- [Required work]
Whatever the records say, repeat them exactly as given.

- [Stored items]
+ + + + + + +

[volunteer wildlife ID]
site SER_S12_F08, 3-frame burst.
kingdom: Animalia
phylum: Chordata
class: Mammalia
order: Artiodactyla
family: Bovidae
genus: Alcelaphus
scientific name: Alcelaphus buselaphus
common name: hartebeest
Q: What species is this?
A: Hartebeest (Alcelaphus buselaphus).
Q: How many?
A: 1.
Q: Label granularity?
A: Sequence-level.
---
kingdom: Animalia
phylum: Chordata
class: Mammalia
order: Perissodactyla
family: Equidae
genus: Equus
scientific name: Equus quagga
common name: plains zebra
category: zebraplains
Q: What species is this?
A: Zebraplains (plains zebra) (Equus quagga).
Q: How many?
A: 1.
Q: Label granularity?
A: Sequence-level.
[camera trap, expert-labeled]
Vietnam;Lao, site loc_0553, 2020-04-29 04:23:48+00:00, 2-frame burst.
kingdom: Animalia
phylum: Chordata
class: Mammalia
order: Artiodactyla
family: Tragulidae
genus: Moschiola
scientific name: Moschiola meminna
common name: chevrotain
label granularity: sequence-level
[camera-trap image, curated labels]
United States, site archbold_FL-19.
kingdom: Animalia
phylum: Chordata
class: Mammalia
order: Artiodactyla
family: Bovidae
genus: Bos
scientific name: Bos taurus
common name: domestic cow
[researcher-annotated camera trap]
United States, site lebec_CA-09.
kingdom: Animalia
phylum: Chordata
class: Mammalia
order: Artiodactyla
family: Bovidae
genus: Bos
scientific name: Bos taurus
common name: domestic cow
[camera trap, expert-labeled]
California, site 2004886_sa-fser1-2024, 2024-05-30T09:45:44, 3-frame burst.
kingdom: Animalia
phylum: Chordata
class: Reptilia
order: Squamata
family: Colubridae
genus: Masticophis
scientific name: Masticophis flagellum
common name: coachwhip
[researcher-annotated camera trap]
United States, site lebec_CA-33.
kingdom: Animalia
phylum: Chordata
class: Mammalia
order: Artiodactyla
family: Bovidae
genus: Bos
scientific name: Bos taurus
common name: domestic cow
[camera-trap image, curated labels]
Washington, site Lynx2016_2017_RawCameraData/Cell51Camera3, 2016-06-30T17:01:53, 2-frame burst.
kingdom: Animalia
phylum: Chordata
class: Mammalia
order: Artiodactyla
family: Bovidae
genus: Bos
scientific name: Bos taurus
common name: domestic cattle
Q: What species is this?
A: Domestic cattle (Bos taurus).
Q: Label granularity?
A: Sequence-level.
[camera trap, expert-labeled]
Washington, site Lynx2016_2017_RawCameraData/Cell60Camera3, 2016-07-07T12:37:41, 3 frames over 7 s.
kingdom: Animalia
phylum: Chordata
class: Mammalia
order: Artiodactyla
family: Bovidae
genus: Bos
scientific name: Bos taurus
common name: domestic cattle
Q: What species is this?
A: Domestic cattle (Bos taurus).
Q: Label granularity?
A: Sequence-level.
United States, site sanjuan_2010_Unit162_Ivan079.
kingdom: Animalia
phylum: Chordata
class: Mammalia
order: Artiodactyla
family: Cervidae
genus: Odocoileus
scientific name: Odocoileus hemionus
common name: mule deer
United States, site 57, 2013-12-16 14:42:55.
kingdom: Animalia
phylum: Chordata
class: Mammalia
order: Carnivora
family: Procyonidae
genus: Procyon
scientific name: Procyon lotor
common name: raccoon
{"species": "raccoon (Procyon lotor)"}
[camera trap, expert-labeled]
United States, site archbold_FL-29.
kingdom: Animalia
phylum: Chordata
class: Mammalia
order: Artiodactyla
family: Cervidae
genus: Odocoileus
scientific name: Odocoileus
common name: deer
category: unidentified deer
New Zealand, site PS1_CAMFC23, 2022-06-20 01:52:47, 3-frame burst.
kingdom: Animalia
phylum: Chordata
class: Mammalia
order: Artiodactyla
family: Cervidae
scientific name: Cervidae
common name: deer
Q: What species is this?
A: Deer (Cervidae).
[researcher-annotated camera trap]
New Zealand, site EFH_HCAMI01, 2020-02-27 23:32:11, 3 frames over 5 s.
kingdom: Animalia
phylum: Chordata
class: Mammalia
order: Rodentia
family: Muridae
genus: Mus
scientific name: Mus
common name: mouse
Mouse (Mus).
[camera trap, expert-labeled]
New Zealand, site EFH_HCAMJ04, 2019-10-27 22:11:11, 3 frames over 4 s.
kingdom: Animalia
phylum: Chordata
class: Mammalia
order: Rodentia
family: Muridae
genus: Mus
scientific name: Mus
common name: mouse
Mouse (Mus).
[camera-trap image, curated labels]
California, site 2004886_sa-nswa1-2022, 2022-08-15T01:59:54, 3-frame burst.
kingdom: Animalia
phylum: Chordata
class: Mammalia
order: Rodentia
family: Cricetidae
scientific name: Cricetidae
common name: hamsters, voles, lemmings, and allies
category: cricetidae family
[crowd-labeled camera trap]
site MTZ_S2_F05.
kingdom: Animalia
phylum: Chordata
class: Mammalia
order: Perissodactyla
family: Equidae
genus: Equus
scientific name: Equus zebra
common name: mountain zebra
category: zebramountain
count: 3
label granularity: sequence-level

+ + + + + + +

- [Worked solution]
[volunteer wildlife ID]
site SER_S12_F08, 3-frame burst.
kingdom: Animalia
phylum: Chordata
class: Mammalia
order: Artiodactyla
family: Bovidae
genus: Alcelaphus
scientific name: Alcelaphus buselaphus
common name: hartebeest
Q: What species is this?
A: Hartebeest (Alcelaphus buselaphus).
Q: How many?
A: 1.
Q: Label granularity?
A: Sequence-level.
---
kingdom: Animalia
phylum: Chordata
class: Mammalia
order: Perissodactyla
family: Equidae
genus: Equus
scientific name: Equus quagga
common name: plains zebra
category: zebraplains
Q: What species is this?
A: Zebraplains (plains zebra) (Equus quagga).
Q: How many?
A: 1.
Q: Label granularity?
A: Sequence-level.
[camera trap, expert-labeled]
Vietnam;Lao, site loc_0553, 2020-04-29 04:23:48+00:00, 2-frame burst.
kingdom: Animalia
phylum: Chordata
class: Mammalia
order: Artiodactyla
family: Tragulidae
genus: Moschiola
scientific name: Moschiola meminna
common name: chevrotain
label granularity: sequence-level
[camera-trap image, curated labels]
United States, site archbold_FL-19.
kingdom: Animalia
phylum: Chordata
class: Mammalia
order: Artiodactyla
family: Bovidae
genus: Bos
scientific name: Bos taurus
common name: domestic cow
[researcher-annotated camera trap]
United States, site lebec_CA-09.
kingdom: Animalia
phylum: Chordata
class: Mammalia
order: Artiodactyla
family: Bovidae
genus: Bos
scientific name: Bos taurus
common name: domestic cow
[camera trap, expert-labeled]
California, site 2004886_sa-fser1-2024, 2024-05-30T09:45:44, 3-frame burst.
kingdom: Animalia
phylum: Chordata
class: Reptilia
order: Squamata
family: Colubridae
genus: Masticophis
scientific name: Masticophis flagellum
common name: coachwhip
[researcher-annotated camera trap]
United States, site lebec_CA-33.
kingdom: Animalia
phylum: Chordata
class: Mammalia
order: Artiodactyla
family: Bovidae
genus: Bos
scientific name: Bos taurus
common name: domestic cow
[camera-trap image, curated labels]
Washington, site Lynx2016_2017_RawCameraData/Cell51Camera3, 2016-06-30T17:01:53, 2-frame burst.
kingdom: Animalia
phylum: Chordata
class: Mammalia
order: Artiodactyla
family: Bovidae
genus: Bos
scientific name: Bos taurus
common name: domestic cattle
Q: What species is this?
A: Domestic cattle (Bos taurus).
Q: Label granularity?
A: Sequence-level.
[camera trap, expert-labeled]
Washington, site Lynx2016_2017_RawCameraData/Cell60Camera3, 2016-07-07T12:37:41, 3 frames over 7 s.
kingdom: Animalia
phylum: Chordata
class: Mammalia
order: Artiodactyla
family: Bovidae
genus: Bos
scientific name: Bos taurus
common name: domestic cattle
Q: What species is this?
A: Domestic cattle (Bos taurus).
Q: Label granularity?
A: Sequence-level.
United States, site sanjuan_2010_Unit162_Ivan079.
kingdom: Animalia
phylum: Chordata
class: Mammalia
order: Artiodactyla
family: Cervidae
genus: Odocoileus
scientific name: Odocoileus hemionus
common name: mule deer
United States, site 57, 2013-12-16 14:42:55.
kingdom: Animalia
phylum: Chordata
class: Mammalia
order: Carnivora
family: Procyonidae
genus: Procyon
scientific name: Procyon lotor
common name: raccoon
{"species": "raccoon (Procyon lotor)"}
[camera trap, expert-labeled]
United States, site archbold_FL-29.
kingdom: Animalia
phylum: Chordata
class: Mammalia
order: Artiodactyla
family: Cervidae
genus: Odocoileus
scientific name: Odocoileus
common name: deer
category: unidentified deer
New Zealand, site PS1_CAMFC23, 2022-06-20 01:52:47, 3-frame burst.
kingdom: Animalia
phylum: Chordata
class: Mammalia
order: Artiodactyla
family: Cervidae
scientific name: Cervidae
common name: deer
Q: What species is this?
A: Deer (Cervidae).
[researcher-annotated camera trap]
New Zealand, site EFH_HCAMI01, 2020-02-27 23:32:11, 3 frames over 5 s.
kingdom: Animalia
phylum: Chordata
class: Mammalia
order: Rodentia
family: Muridae
genus: Mus
scientific name: Mus
common name: mouse
Mouse (Mus).
[camera trap, expert-labeled]
New Zealand, site EFH_HCAMJ04, 2019-10-27 22:11:11, 3 frames over 4 s.
kingdom: Animalia
phylum: Chordata
class: Mammalia
order: Rodentia
family: Muridae
genus: Mus
scientific name: Mus
common name: mouse
Mouse (Mus).
[camera-trap image, curated labels]
California, site 2004886_sa-nswa1-2022, 2022-08-15T01:59:54, 3-frame burst.
kingdom: Animalia
phylum: Chordata
class: Mammalia
order: Rodentia
family: Cricetidae
scientific name: Cricetidae
common name: hamsters, voles, lemmings, and allies
category: cricetidae family
[crowd-labeled camera trap]
site MTZ_S2_F05.
kingdom: Animalia
phylum: Chordata
class: Mammalia
order: Perissodactyla
family: Equidae
genus: Equus
scientific name: Equus zebra
common name: mountain zebra
category: zebramountain
count: 3
label granularity: sequence-level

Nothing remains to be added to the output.